Ce fut le départ d'une oeuvre splendide qui devait grandir rapidement et à laquelle il sut gagner toute une pléiade de collaborateurs dévoués. Chaque samedi, au retour de ses tournées d'affaires, on l'avait vu se consacrer à sa chère école et à l'évangélisation. Pourrait-il faire longtemps marcher de pair ces deux choses?
Écoutons-le raconter lui-même à la suite de quelles luttes et dans quelles circonstances il sortit de l'indécision :
«Je n'avais jamais perdu de vue Jésus-Christ depuis le jour de ma rencontre avec Lui dans mon magasin de Boston. Mais, pendant plusieurs années, je n'imaginais pas que je pourrais jamais travailler pour Dieu. Personne ne m'avait demandé de faire quoi que ce soit pour Lui. À mon arrivée à Chicago, je louai des places à l'église et J'allai repêcher des jeunes gens dans les rues. je ne leur parlai pas de leur âme, pensant que c'était la tâche de personnes plus autorisées. Puis, après avoir fait cela quelque temps, je fondai une École du dimanche il me fallait beaucoup d'élèves : je visais au nombre. Lorsqu'il augmentait, j'étais enthousiaste. S'il diminuait, quelle angoisse ! Mais aucun de mes élèves ne se convertissait. Il ne pouvait y avoir de moisson.
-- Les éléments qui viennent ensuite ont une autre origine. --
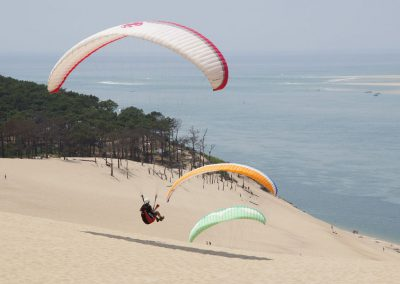 Parapente sur la dune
Dieu enfin m'ouvrit les yeux. Certain dimanche, Je dus remplacer le moniteur d'un groupe de jeunes filles, pour la Plupart assez frivoles. Elles me riaient au nez au point que je fus près d'aller ouvrir la porte et de les inviter à sortir, avec prière de ne plus revenir.

Dans le courant de la semaine, le moniteur vint prendre congé de moi. Il se savait gravement atteint et devait rentrer dans sa famille. Son angoisse me frappa.
- Je n'ai, amené, me dit-il bientôt, aucune des élèves de mon groupe à Jésus-Christ. Je crois que j'ai fait plus de mal que de bien.

C'était la première fois que j'entendais quelque chose de ce genre. Cela me fit réfléchir. Je lui demandai
- Si vous alliez leur dire comment vous êtes ? Je vous accompagnerai.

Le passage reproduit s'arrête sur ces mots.